TwitPic Review: Far From Picture Perfect
-remembers your login info
-automatically tweets your pic
-can't view your twitpic account
-most Twitter clients already offer this
Twitter users around the world have learned to love the world of 140-character microblogging, but that doesn’t mean a picture’s not worth a thousand words. Over the past year a number of photo-hosting services aimed at Tweeters have begun to pop up. Services like yfrog, Posterous, and img.ly have been gaining traction at an alarming rate, but none have proven as popular as TwitPic. It was only a matter of time until one of these services developed an app for the iPhone, but is it really necessary?
TwitPic for the iPhone lets you log in to your twitpic account, upload any photo stored on your device, comment on it and tweet it… and that’s it. Essentially TwitPic is a twitter client for twitpic photos only. In a world where Twitter clients offered zero photo functionality, this would be a godsend. But that’s not the world we live in. In fact, most iPhone Twitter clients not only offer image uploading features but allow you to pick from a list of hosts including twitpic.

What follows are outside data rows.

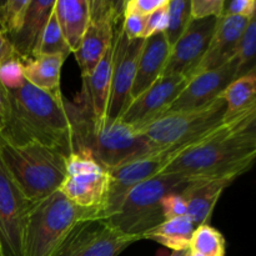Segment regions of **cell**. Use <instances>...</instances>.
Returning <instances> with one entry per match:
<instances>
[{
    "label": "cell",
    "instance_id": "13",
    "mask_svg": "<svg viewBox=\"0 0 256 256\" xmlns=\"http://www.w3.org/2000/svg\"><path fill=\"white\" fill-rule=\"evenodd\" d=\"M32 204L0 162V249L2 256H24L22 239Z\"/></svg>",
    "mask_w": 256,
    "mask_h": 256
},
{
    "label": "cell",
    "instance_id": "22",
    "mask_svg": "<svg viewBox=\"0 0 256 256\" xmlns=\"http://www.w3.org/2000/svg\"><path fill=\"white\" fill-rule=\"evenodd\" d=\"M54 12L62 36L74 54L89 24L88 0H55Z\"/></svg>",
    "mask_w": 256,
    "mask_h": 256
},
{
    "label": "cell",
    "instance_id": "41",
    "mask_svg": "<svg viewBox=\"0 0 256 256\" xmlns=\"http://www.w3.org/2000/svg\"><path fill=\"white\" fill-rule=\"evenodd\" d=\"M2 2H0V16H2ZM0 32H4V30H2V18H0Z\"/></svg>",
    "mask_w": 256,
    "mask_h": 256
},
{
    "label": "cell",
    "instance_id": "8",
    "mask_svg": "<svg viewBox=\"0 0 256 256\" xmlns=\"http://www.w3.org/2000/svg\"><path fill=\"white\" fill-rule=\"evenodd\" d=\"M180 150L182 149L178 148L155 149L149 154L142 155L109 170L106 194L100 206L99 219L108 220L114 216L119 212L130 190L140 182L162 172L172 156L176 155Z\"/></svg>",
    "mask_w": 256,
    "mask_h": 256
},
{
    "label": "cell",
    "instance_id": "11",
    "mask_svg": "<svg viewBox=\"0 0 256 256\" xmlns=\"http://www.w3.org/2000/svg\"><path fill=\"white\" fill-rule=\"evenodd\" d=\"M139 240V236L122 234L105 220L88 218L70 230L54 256H119Z\"/></svg>",
    "mask_w": 256,
    "mask_h": 256
},
{
    "label": "cell",
    "instance_id": "29",
    "mask_svg": "<svg viewBox=\"0 0 256 256\" xmlns=\"http://www.w3.org/2000/svg\"><path fill=\"white\" fill-rule=\"evenodd\" d=\"M255 52H256V15L250 18L246 29L240 38L236 50L238 65H239V75H246L255 72ZM239 76V78H240Z\"/></svg>",
    "mask_w": 256,
    "mask_h": 256
},
{
    "label": "cell",
    "instance_id": "5",
    "mask_svg": "<svg viewBox=\"0 0 256 256\" xmlns=\"http://www.w3.org/2000/svg\"><path fill=\"white\" fill-rule=\"evenodd\" d=\"M188 182L178 174L159 172L132 188L119 212L105 222L122 234L142 240V235L165 220L162 210L164 196L170 192H180Z\"/></svg>",
    "mask_w": 256,
    "mask_h": 256
},
{
    "label": "cell",
    "instance_id": "17",
    "mask_svg": "<svg viewBox=\"0 0 256 256\" xmlns=\"http://www.w3.org/2000/svg\"><path fill=\"white\" fill-rule=\"evenodd\" d=\"M249 19L242 16H220L218 19L216 28H215L209 48L202 56V62L192 72L190 78L199 72L222 66L228 62L234 59L240 38L244 30L246 29Z\"/></svg>",
    "mask_w": 256,
    "mask_h": 256
},
{
    "label": "cell",
    "instance_id": "42",
    "mask_svg": "<svg viewBox=\"0 0 256 256\" xmlns=\"http://www.w3.org/2000/svg\"><path fill=\"white\" fill-rule=\"evenodd\" d=\"M190 256H204V255L199 254V252H192V250H190Z\"/></svg>",
    "mask_w": 256,
    "mask_h": 256
},
{
    "label": "cell",
    "instance_id": "37",
    "mask_svg": "<svg viewBox=\"0 0 256 256\" xmlns=\"http://www.w3.org/2000/svg\"><path fill=\"white\" fill-rule=\"evenodd\" d=\"M168 2L169 0H128L125 2V6L139 12L140 15L148 16L159 8L166 5Z\"/></svg>",
    "mask_w": 256,
    "mask_h": 256
},
{
    "label": "cell",
    "instance_id": "2",
    "mask_svg": "<svg viewBox=\"0 0 256 256\" xmlns=\"http://www.w3.org/2000/svg\"><path fill=\"white\" fill-rule=\"evenodd\" d=\"M256 159V108L224 120L172 156L164 172L194 179L236 180Z\"/></svg>",
    "mask_w": 256,
    "mask_h": 256
},
{
    "label": "cell",
    "instance_id": "20",
    "mask_svg": "<svg viewBox=\"0 0 256 256\" xmlns=\"http://www.w3.org/2000/svg\"><path fill=\"white\" fill-rule=\"evenodd\" d=\"M170 52L172 48L164 32H158L145 39L138 59L136 74L132 89V100L139 96L162 76Z\"/></svg>",
    "mask_w": 256,
    "mask_h": 256
},
{
    "label": "cell",
    "instance_id": "15",
    "mask_svg": "<svg viewBox=\"0 0 256 256\" xmlns=\"http://www.w3.org/2000/svg\"><path fill=\"white\" fill-rule=\"evenodd\" d=\"M219 18L190 20L186 30L172 48L162 75H182L189 80L209 48Z\"/></svg>",
    "mask_w": 256,
    "mask_h": 256
},
{
    "label": "cell",
    "instance_id": "4",
    "mask_svg": "<svg viewBox=\"0 0 256 256\" xmlns=\"http://www.w3.org/2000/svg\"><path fill=\"white\" fill-rule=\"evenodd\" d=\"M99 209H84L68 200L59 190L32 202L22 239L24 256H54L70 230L88 218L99 219Z\"/></svg>",
    "mask_w": 256,
    "mask_h": 256
},
{
    "label": "cell",
    "instance_id": "1",
    "mask_svg": "<svg viewBox=\"0 0 256 256\" xmlns=\"http://www.w3.org/2000/svg\"><path fill=\"white\" fill-rule=\"evenodd\" d=\"M9 92L10 114L0 138L12 144L36 142L68 155L80 150L79 105L62 92L40 90L25 82Z\"/></svg>",
    "mask_w": 256,
    "mask_h": 256
},
{
    "label": "cell",
    "instance_id": "24",
    "mask_svg": "<svg viewBox=\"0 0 256 256\" xmlns=\"http://www.w3.org/2000/svg\"><path fill=\"white\" fill-rule=\"evenodd\" d=\"M195 228L188 216L164 220L162 224L142 235V240H154L172 252L188 250L190 249Z\"/></svg>",
    "mask_w": 256,
    "mask_h": 256
},
{
    "label": "cell",
    "instance_id": "3",
    "mask_svg": "<svg viewBox=\"0 0 256 256\" xmlns=\"http://www.w3.org/2000/svg\"><path fill=\"white\" fill-rule=\"evenodd\" d=\"M0 162L24 196L36 202L59 190L66 155L36 142L12 144L0 138Z\"/></svg>",
    "mask_w": 256,
    "mask_h": 256
},
{
    "label": "cell",
    "instance_id": "31",
    "mask_svg": "<svg viewBox=\"0 0 256 256\" xmlns=\"http://www.w3.org/2000/svg\"><path fill=\"white\" fill-rule=\"evenodd\" d=\"M0 82L6 88V90L22 86L25 82L24 75H22V60L14 56L0 65Z\"/></svg>",
    "mask_w": 256,
    "mask_h": 256
},
{
    "label": "cell",
    "instance_id": "43",
    "mask_svg": "<svg viewBox=\"0 0 256 256\" xmlns=\"http://www.w3.org/2000/svg\"><path fill=\"white\" fill-rule=\"evenodd\" d=\"M0 256H2V249H0Z\"/></svg>",
    "mask_w": 256,
    "mask_h": 256
},
{
    "label": "cell",
    "instance_id": "25",
    "mask_svg": "<svg viewBox=\"0 0 256 256\" xmlns=\"http://www.w3.org/2000/svg\"><path fill=\"white\" fill-rule=\"evenodd\" d=\"M222 98L226 104L225 120H230L242 112L256 108V72L235 79L222 92Z\"/></svg>",
    "mask_w": 256,
    "mask_h": 256
},
{
    "label": "cell",
    "instance_id": "18",
    "mask_svg": "<svg viewBox=\"0 0 256 256\" xmlns=\"http://www.w3.org/2000/svg\"><path fill=\"white\" fill-rule=\"evenodd\" d=\"M112 44L110 45L94 70L86 76H82V88L79 108L85 116L92 120H102L106 118L110 84H112Z\"/></svg>",
    "mask_w": 256,
    "mask_h": 256
},
{
    "label": "cell",
    "instance_id": "12",
    "mask_svg": "<svg viewBox=\"0 0 256 256\" xmlns=\"http://www.w3.org/2000/svg\"><path fill=\"white\" fill-rule=\"evenodd\" d=\"M144 42L145 39H128L120 24L115 29L112 84L106 110V118L109 119H120L132 102V89L136 74L138 59Z\"/></svg>",
    "mask_w": 256,
    "mask_h": 256
},
{
    "label": "cell",
    "instance_id": "26",
    "mask_svg": "<svg viewBox=\"0 0 256 256\" xmlns=\"http://www.w3.org/2000/svg\"><path fill=\"white\" fill-rule=\"evenodd\" d=\"M72 54L66 42H65L62 32L58 24L56 16H55L54 8L50 14L49 20L42 30L40 39L38 42L36 48L34 50L32 56H39V55H60V56L66 59Z\"/></svg>",
    "mask_w": 256,
    "mask_h": 256
},
{
    "label": "cell",
    "instance_id": "28",
    "mask_svg": "<svg viewBox=\"0 0 256 256\" xmlns=\"http://www.w3.org/2000/svg\"><path fill=\"white\" fill-rule=\"evenodd\" d=\"M190 2L192 0H169L168 2V24L164 35L170 48L182 38L192 20Z\"/></svg>",
    "mask_w": 256,
    "mask_h": 256
},
{
    "label": "cell",
    "instance_id": "19",
    "mask_svg": "<svg viewBox=\"0 0 256 256\" xmlns=\"http://www.w3.org/2000/svg\"><path fill=\"white\" fill-rule=\"evenodd\" d=\"M234 182L232 179H194L186 182L180 194L186 202V216L195 226L209 224L218 200Z\"/></svg>",
    "mask_w": 256,
    "mask_h": 256
},
{
    "label": "cell",
    "instance_id": "30",
    "mask_svg": "<svg viewBox=\"0 0 256 256\" xmlns=\"http://www.w3.org/2000/svg\"><path fill=\"white\" fill-rule=\"evenodd\" d=\"M30 0H8L2 2V25L5 34L9 36L22 28L26 15Z\"/></svg>",
    "mask_w": 256,
    "mask_h": 256
},
{
    "label": "cell",
    "instance_id": "44",
    "mask_svg": "<svg viewBox=\"0 0 256 256\" xmlns=\"http://www.w3.org/2000/svg\"><path fill=\"white\" fill-rule=\"evenodd\" d=\"M186 256H190V252H189V254H188V255H186Z\"/></svg>",
    "mask_w": 256,
    "mask_h": 256
},
{
    "label": "cell",
    "instance_id": "32",
    "mask_svg": "<svg viewBox=\"0 0 256 256\" xmlns=\"http://www.w3.org/2000/svg\"><path fill=\"white\" fill-rule=\"evenodd\" d=\"M120 26H122V32H125L128 39H145L146 16L140 15L139 12L125 6Z\"/></svg>",
    "mask_w": 256,
    "mask_h": 256
},
{
    "label": "cell",
    "instance_id": "35",
    "mask_svg": "<svg viewBox=\"0 0 256 256\" xmlns=\"http://www.w3.org/2000/svg\"><path fill=\"white\" fill-rule=\"evenodd\" d=\"M256 15L255 0H230L224 2L222 16H242L252 18Z\"/></svg>",
    "mask_w": 256,
    "mask_h": 256
},
{
    "label": "cell",
    "instance_id": "23",
    "mask_svg": "<svg viewBox=\"0 0 256 256\" xmlns=\"http://www.w3.org/2000/svg\"><path fill=\"white\" fill-rule=\"evenodd\" d=\"M65 58L60 55H39L22 62V75L25 82L40 90L62 92L60 75Z\"/></svg>",
    "mask_w": 256,
    "mask_h": 256
},
{
    "label": "cell",
    "instance_id": "27",
    "mask_svg": "<svg viewBox=\"0 0 256 256\" xmlns=\"http://www.w3.org/2000/svg\"><path fill=\"white\" fill-rule=\"evenodd\" d=\"M190 250L204 256H225V239L212 225H199L192 232Z\"/></svg>",
    "mask_w": 256,
    "mask_h": 256
},
{
    "label": "cell",
    "instance_id": "16",
    "mask_svg": "<svg viewBox=\"0 0 256 256\" xmlns=\"http://www.w3.org/2000/svg\"><path fill=\"white\" fill-rule=\"evenodd\" d=\"M182 75H162L144 92L132 100L120 119L138 128L162 115L186 85Z\"/></svg>",
    "mask_w": 256,
    "mask_h": 256
},
{
    "label": "cell",
    "instance_id": "34",
    "mask_svg": "<svg viewBox=\"0 0 256 256\" xmlns=\"http://www.w3.org/2000/svg\"><path fill=\"white\" fill-rule=\"evenodd\" d=\"M162 210L165 220L186 216V202L180 192H170L162 200Z\"/></svg>",
    "mask_w": 256,
    "mask_h": 256
},
{
    "label": "cell",
    "instance_id": "38",
    "mask_svg": "<svg viewBox=\"0 0 256 256\" xmlns=\"http://www.w3.org/2000/svg\"><path fill=\"white\" fill-rule=\"evenodd\" d=\"M10 114V104H9V92L6 88L0 82V135L5 130L9 120Z\"/></svg>",
    "mask_w": 256,
    "mask_h": 256
},
{
    "label": "cell",
    "instance_id": "7",
    "mask_svg": "<svg viewBox=\"0 0 256 256\" xmlns=\"http://www.w3.org/2000/svg\"><path fill=\"white\" fill-rule=\"evenodd\" d=\"M226 104L222 95L200 109L164 112L135 128L155 149H182L206 135L225 120Z\"/></svg>",
    "mask_w": 256,
    "mask_h": 256
},
{
    "label": "cell",
    "instance_id": "14",
    "mask_svg": "<svg viewBox=\"0 0 256 256\" xmlns=\"http://www.w3.org/2000/svg\"><path fill=\"white\" fill-rule=\"evenodd\" d=\"M239 76V65L236 58L216 69L199 72L188 80L184 89L164 112H184L206 106L216 100L222 92Z\"/></svg>",
    "mask_w": 256,
    "mask_h": 256
},
{
    "label": "cell",
    "instance_id": "6",
    "mask_svg": "<svg viewBox=\"0 0 256 256\" xmlns=\"http://www.w3.org/2000/svg\"><path fill=\"white\" fill-rule=\"evenodd\" d=\"M79 132L80 150L92 152L108 172L155 150L134 126L122 119L92 120L82 112Z\"/></svg>",
    "mask_w": 256,
    "mask_h": 256
},
{
    "label": "cell",
    "instance_id": "9",
    "mask_svg": "<svg viewBox=\"0 0 256 256\" xmlns=\"http://www.w3.org/2000/svg\"><path fill=\"white\" fill-rule=\"evenodd\" d=\"M89 24L80 46L74 52L82 72L86 76L99 64L114 40L115 29L124 14L122 0H88Z\"/></svg>",
    "mask_w": 256,
    "mask_h": 256
},
{
    "label": "cell",
    "instance_id": "21",
    "mask_svg": "<svg viewBox=\"0 0 256 256\" xmlns=\"http://www.w3.org/2000/svg\"><path fill=\"white\" fill-rule=\"evenodd\" d=\"M54 4L55 0H30L22 28L12 35H9L15 54L22 62L32 58Z\"/></svg>",
    "mask_w": 256,
    "mask_h": 256
},
{
    "label": "cell",
    "instance_id": "36",
    "mask_svg": "<svg viewBox=\"0 0 256 256\" xmlns=\"http://www.w3.org/2000/svg\"><path fill=\"white\" fill-rule=\"evenodd\" d=\"M168 24V4L159 8L146 16V28H145V39L158 32H164Z\"/></svg>",
    "mask_w": 256,
    "mask_h": 256
},
{
    "label": "cell",
    "instance_id": "39",
    "mask_svg": "<svg viewBox=\"0 0 256 256\" xmlns=\"http://www.w3.org/2000/svg\"><path fill=\"white\" fill-rule=\"evenodd\" d=\"M14 56H16V54L9 36L5 32H0V65Z\"/></svg>",
    "mask_w": 256,
    "mask_h": 256
},
{
    "label": "cell",
    "instance_id": "33",
    "mask_svg": "<svg viewBox=\"0 0 256 256\" xmlns=\"http://www.w3.org/2000/svg\"><path fill=\"white\" fill-rule=\"evenodd\" d=\"M225 0H192L190 2V15L192 19H206V18H220L222 15Z\"/></svg>",
    "mask_w": 256,
    "mask_h": 256
},
{
    "label": "cell",
    "instance_id": "40",
    "mask_svg": "<svg viewBox=\"0 0 256 256\" xmlns=\"http://www.w3.org/2000/svg\"><path fill=\"white\" fill-rule=\"evenodd\" d=\"M190 252V249L188 250H180V252H172L170 256H186Z\"/></svg>",
    "mask_w": 256,
    "mask_h": 256
},
{
    "label": "cell",
    "instance_id": "10",
    "mask_svg": "<svg viewBox=\"0 0 256 256\" xmlns=\"http://www.w3.org/2000/svg\"><path fill=\"white\" fill-rule=\"evenodd\" d=\"M108 182L109 172L94 159L92 152L82 149L66 156L65 176L59 192L76 206L100 212Z\"/></svg>",
    "mask_w": 256,
    "mask_h": 256
}]
</instances>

The developers behind this app couldn’t have been oblivious to this fact, and yet their design decisions suggest just that very thing. Adding in twitpic specific features such as browsing your photo history or the photo history of other users would have added something fresh and new here, but such features are conspicuously absent. Going one step further they could have added in features that have been glaringly omitted from the site like a search functionality, but again, this app functions as little more than the image uploader you already have in a client.

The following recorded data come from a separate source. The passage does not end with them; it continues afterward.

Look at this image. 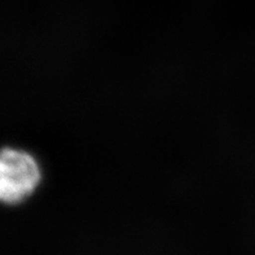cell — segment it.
<instances>
[{
    "label": "cell",
    "mask_w": 255,
    "mask_h": 255,
    "mask_svg": "<svg viewBox=\"0 0 255 255\" xmlns=\"http://www.w3.org/2000/svg\"><path fill=\"white\" fill-rule=\"evenodd\" d=\"M42 180L39 165L26 151L4 148L0 157V198L15 205L34 193Z\"/></svg>",
    "instance_id": "obj_1"
}]
</instances>
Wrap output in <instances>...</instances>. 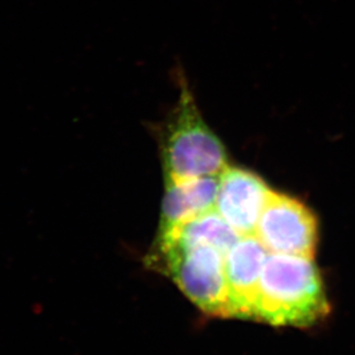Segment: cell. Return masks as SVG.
<instances>
[{"mask_svg":"<svg viewBox=\"0 0 355 355\" xmlns=\"http://www.w3.org/2000/svg\"><path fill=\"white\" fill-rule=\"evenodd\" d=\"M269 252L255 236H240L225 257L229 318L254 320L261 273Z\"/></svg>","mask_w":355,"mask_h":355,"instance_id":"6","label":"cell"},{"mask_svg":"<svg viewBox=\"0 0 355 355\" xmlns=\"http://www.w3.org/2000/svg\"><path fill=\"white\" fill-rule=\"evenodd\" d=\"M165 184L219 175L229 166L225 147L209 128L188 87L181 83L179 102L162 137Z\"/></svg>","mask_w":355,"mask_h":355,"instance_id":"2","label":"cell"},{"mask_svg":"<svg viewBox=\"0 0 355 355\" xmlns=\"http://www.w3.org/2000/svg\"><path fill=\"white\" fill-rule=\"evenodd\" d=\"M219 175L168 182L162 202L158 236L215 209Z\"/></svg>","mask_w":355,"mask_h":355,"instance_id":"7","label":"cell"},{"mask_svg":"<svg viewBox=\"0 0 355 355\" xmlns=\"http://www.w3.org/2000/svg\"><path fill=\"white\" fill-rule=\"evenodd\" d=\"M271 191L254 172L227 166L219 175L215 210L240 236H254Z\"/></svg>","mask_w":355,"mask_h":355,"instance_id":"5","label":"cell"},{"mask_svg":"<svg viewBox=\"0 0 355 355\" xmlns=\"http://www.w3.org/2000/svg\"><path fill=\"white\" fill-rule=\"evenodd\" d=\"M318 233V220L307 205L271 191L254 236L269 253L314 259Z\"/></svg>","mask_w":355,"mask_h":355,"instance_id":"4","label":"cell"},{"mask_svg":"<svg viewBox=\"0 0 355 355\" xmlns=\"http://www.w3.org/2000/svg\"><path fill=\"white\" fill-rule=\"evenodd\" d=\"M225 254L211 246L154 250L155 262L205 314L229 318Z\"/></svg>","mask_w":355,"mask_h":355,"instance_id":"3","label":"cell"},{"mask_svg":"<svg viewBox=\"0 0 355 355\" xmlns=\"http://www.w3.org/2000/svg\"><path fill=\"white\" fill-rule=\"evenodd\" d=\"M239 238V234L214 209L171 232L157 236L155 250L211 246L226 255Z\"/></svg>","mask_w":355,"mask_h":355,"instance_id":"8","label":"cell"},{"mask_svg":"<svg viewBox=\"0 0 355 355\" xmlns=\"http://www.w3.org/2000/svg\"><path fill=\"white\" fill-rule=\"evenodd\" d=\"M328 297L313 259L269 253L261 273L254 320L308 327L329 313Z\"/></svg>","mask_w":355,"mask_h":355,"instance_id":"1","label":"cell"}]
</instances>
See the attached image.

Even as an image uploader, it’s far from perfect. Once you enter the portion of the process where you “comment” on your photo, giving the tweet text, you’re officially locked in. If, say, you change your mind at the last minute and decide you’d rather not post the image for whatever reason (logged into the wrong acct, don’t want to embarrass your wife, etc..), tough beans. There’s no way to cancel at that point. Even worse? Logging out of the app will then force your pic to post when you boot it back up.
If you’re looking for a quick way to pop your photos on to Twitter without booting up your Twitter client for whatever reason, this is definitely going to be a handy little tool. The problem? I can’t imagine anyone who that situation might apply to. It’s like entering the word processor market and offering a fantastic app for backspacing. No matter how good it is, it doesn’t matter — every app already does that. And this app? It’s a sub-par backspacer at best.
Considering there are so many options that already exist for uploading photos to twitpic, this app feels completely edundant. Had they added in some basic features like the ability to browse your twitpic acct or search through the photos of others, they may have had something worth checking out. As it stands though, TwitPic for the iPhone offers a tiny set of features that you’ll already find built into the vast majority of Twitter clients in the App Store.

For what it’s worth, I don’t believe this app is an official TwitPic application.